Ketones.

So this is the story about how I got ketones for the first time since diagnosis.

So I told you yesterday about how I am having trouble getting pump supply refills. Last night, I set two alarms on my *replacement phone* (I am an avid blackberry user, but it broke and I can’t get a new one until June). Needless to say, I was probably in such a deep high blood sugar sleep (even though I was 91 when I fell asleep) that I never woke up until something (I have no idea what, certainly not my alarm) woke me up this morning at 7:20.
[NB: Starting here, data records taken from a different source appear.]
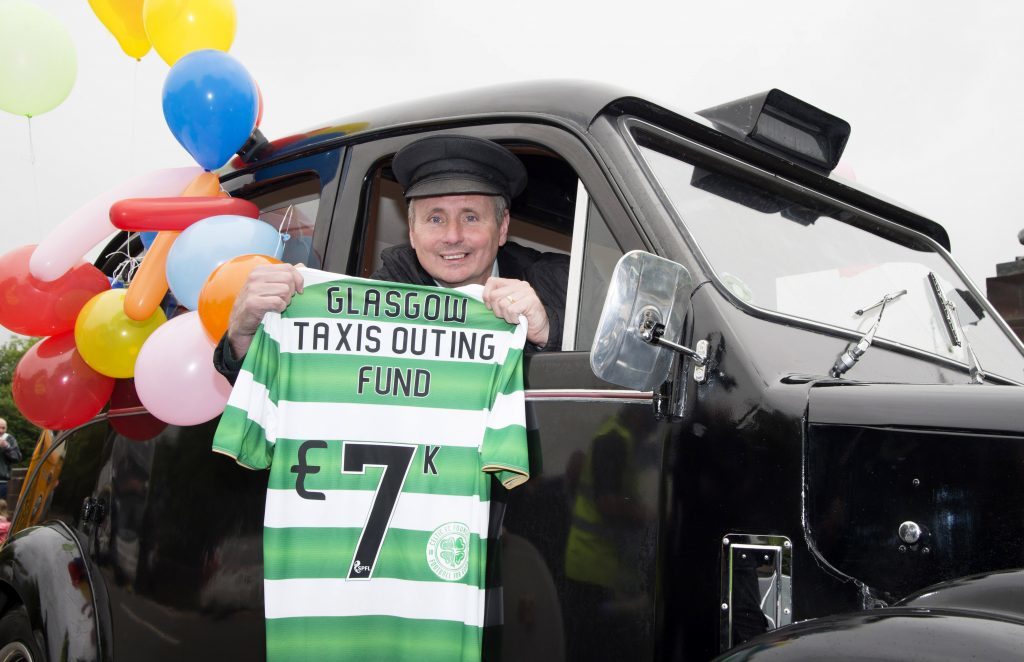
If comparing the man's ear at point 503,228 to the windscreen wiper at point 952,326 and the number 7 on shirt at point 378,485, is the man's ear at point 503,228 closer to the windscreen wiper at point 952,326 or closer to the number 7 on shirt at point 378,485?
the number 7 on shirt at point 378,485

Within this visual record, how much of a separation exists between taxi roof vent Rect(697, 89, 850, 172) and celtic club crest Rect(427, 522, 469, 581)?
1287 mm

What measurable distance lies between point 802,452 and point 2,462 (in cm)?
1042

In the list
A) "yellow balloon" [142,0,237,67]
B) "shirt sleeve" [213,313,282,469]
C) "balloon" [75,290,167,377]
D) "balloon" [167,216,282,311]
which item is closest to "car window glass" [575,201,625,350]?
"shirt sleeve" [213,313,282,469]

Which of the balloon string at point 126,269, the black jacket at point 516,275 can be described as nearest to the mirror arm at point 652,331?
the black jacket at point 516,275

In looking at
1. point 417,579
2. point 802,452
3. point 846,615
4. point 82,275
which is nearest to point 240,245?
point 82,275

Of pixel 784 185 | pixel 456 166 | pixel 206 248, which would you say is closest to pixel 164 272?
pixel 206 248

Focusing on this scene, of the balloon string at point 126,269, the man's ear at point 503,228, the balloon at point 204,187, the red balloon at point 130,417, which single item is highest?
the balloon at point 204,187

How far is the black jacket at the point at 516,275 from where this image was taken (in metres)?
2.41

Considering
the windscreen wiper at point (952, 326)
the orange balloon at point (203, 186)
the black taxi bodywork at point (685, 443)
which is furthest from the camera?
the orange balloon at point (203, 186)

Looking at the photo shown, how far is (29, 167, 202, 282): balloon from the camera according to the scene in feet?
10.5

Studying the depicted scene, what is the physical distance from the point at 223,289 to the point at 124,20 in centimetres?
187

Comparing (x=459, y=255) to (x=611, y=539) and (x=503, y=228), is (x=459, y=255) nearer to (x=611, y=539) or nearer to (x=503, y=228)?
(x=503, y=228)

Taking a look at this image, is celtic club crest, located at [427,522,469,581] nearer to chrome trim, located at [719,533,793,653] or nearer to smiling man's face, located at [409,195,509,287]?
chrome trim, located at [719,533,793,653]

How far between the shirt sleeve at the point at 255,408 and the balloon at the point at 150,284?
86cm
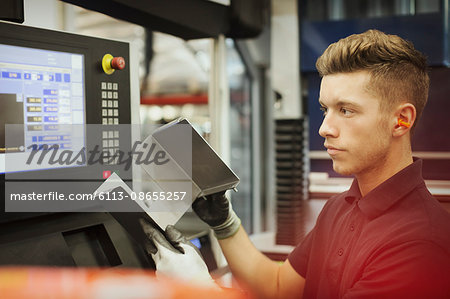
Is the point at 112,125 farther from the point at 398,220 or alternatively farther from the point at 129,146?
the point at 398,220

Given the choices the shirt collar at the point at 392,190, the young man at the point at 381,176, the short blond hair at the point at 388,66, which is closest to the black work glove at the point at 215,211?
the young man at the point at 381,176

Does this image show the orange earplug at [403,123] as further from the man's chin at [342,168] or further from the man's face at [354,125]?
the man's chin at [342,168]

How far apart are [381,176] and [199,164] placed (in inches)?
19.8

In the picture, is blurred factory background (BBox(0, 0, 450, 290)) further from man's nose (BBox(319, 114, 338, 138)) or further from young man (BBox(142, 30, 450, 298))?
man's nose (BBox(319, 114, 338, 138))

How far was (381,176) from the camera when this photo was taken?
1231 mm

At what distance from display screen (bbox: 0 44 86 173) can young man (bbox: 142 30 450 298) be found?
0.34 meters

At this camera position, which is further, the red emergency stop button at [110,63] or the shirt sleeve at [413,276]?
the red emergency stop button at [110,63]

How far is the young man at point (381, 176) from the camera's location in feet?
3.34

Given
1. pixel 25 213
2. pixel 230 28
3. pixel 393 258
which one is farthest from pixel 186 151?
pixel 230 28

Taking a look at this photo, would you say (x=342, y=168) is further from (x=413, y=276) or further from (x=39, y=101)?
(x=39, y=101)

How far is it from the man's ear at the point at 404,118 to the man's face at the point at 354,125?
24 millimetres

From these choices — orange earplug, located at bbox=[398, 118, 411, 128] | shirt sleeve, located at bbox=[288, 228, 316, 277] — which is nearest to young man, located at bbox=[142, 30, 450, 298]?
orange earplug, located at bbox=[398, 118, 411, 128]

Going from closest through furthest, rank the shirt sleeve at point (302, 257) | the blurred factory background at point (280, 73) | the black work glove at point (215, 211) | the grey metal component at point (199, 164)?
the grey metal component at point (199, 164), the black work glove at point (215, 211), the shirt sleeve at point (302, 257), the blurred factory background at point (280, 73)

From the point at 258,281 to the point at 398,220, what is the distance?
53 centimetres
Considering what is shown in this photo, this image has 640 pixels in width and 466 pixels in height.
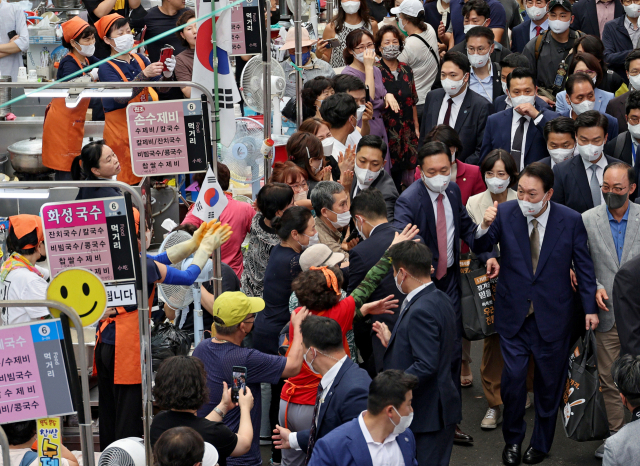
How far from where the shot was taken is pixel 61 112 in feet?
A: 24.6

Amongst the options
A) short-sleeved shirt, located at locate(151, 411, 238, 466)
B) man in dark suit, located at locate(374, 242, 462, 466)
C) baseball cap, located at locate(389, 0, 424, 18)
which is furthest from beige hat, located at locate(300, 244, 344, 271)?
baseball cap, located at locate(389, 0, 424, 18)

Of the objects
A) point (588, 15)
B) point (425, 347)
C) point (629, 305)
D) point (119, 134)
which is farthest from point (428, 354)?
point (588, 15)

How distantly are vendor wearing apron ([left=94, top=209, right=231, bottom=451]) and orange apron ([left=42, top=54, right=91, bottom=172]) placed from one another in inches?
119

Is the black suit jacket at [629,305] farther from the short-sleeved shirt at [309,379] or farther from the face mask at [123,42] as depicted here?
the face mask at [123,42]

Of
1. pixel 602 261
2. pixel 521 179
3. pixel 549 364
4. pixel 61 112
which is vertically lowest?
pixel 549 364

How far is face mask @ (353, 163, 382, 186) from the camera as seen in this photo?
6.28m

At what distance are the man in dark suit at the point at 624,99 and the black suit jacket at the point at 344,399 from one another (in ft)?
13.6

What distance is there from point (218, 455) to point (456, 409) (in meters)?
1.51

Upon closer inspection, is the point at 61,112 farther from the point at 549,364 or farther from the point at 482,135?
the point at 549,364

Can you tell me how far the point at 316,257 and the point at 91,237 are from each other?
147cm

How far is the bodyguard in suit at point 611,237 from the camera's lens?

I immediately reached for my meter, since my Dexcom sensor was still in the “settling” period (I leave them in overnight before starting – it avoids first-day ???’s and gives better first-24hour readings). 319. Ketones. Check your ketones. It was all I could think. I had absolutely no insulin running through my body. I was expecting something substantial.

Small.

Small is good. Well, it’s not good, per say, but it’s manageable. I took the correct amount of humalog in an injection, and decided to take the lantus.

Here’s why I didn’t take the lantus yesterday: After you open the pen, you have to pitch it in 30 days. I am on my very last pen, and I wanted to save it for a rainy day. Why yesterday wasn’t a rainy day, I don’t know. But that was my unsound reasoning.

I am tempted to feel very guilty. A couple more hours and I could have wound up in the hospital, costing me and my family time and money, neither of which I have. I should have done a number of things differently. Ordered the cartridges earlier (More than a week? Okay…). Taken lantus at the start. Not have relied on an alarm I knew didn’t always wake me up.

But, given the situation, I made all the right decisions. I tested as soon as I woke up (the aching stomach prompted that). Checked ketones. Drank water. Dosed accordingly. Am now relaxing on the couch til it comes down.  I will stay here til my nausea goes away. Because I am so not a fan.

Avoiding guilt when we have a faux paux in our treatment of ourselves is one of the most difficult things about diabetes. I think sometimes it’s worse than the finger pricks, shots, and frustration.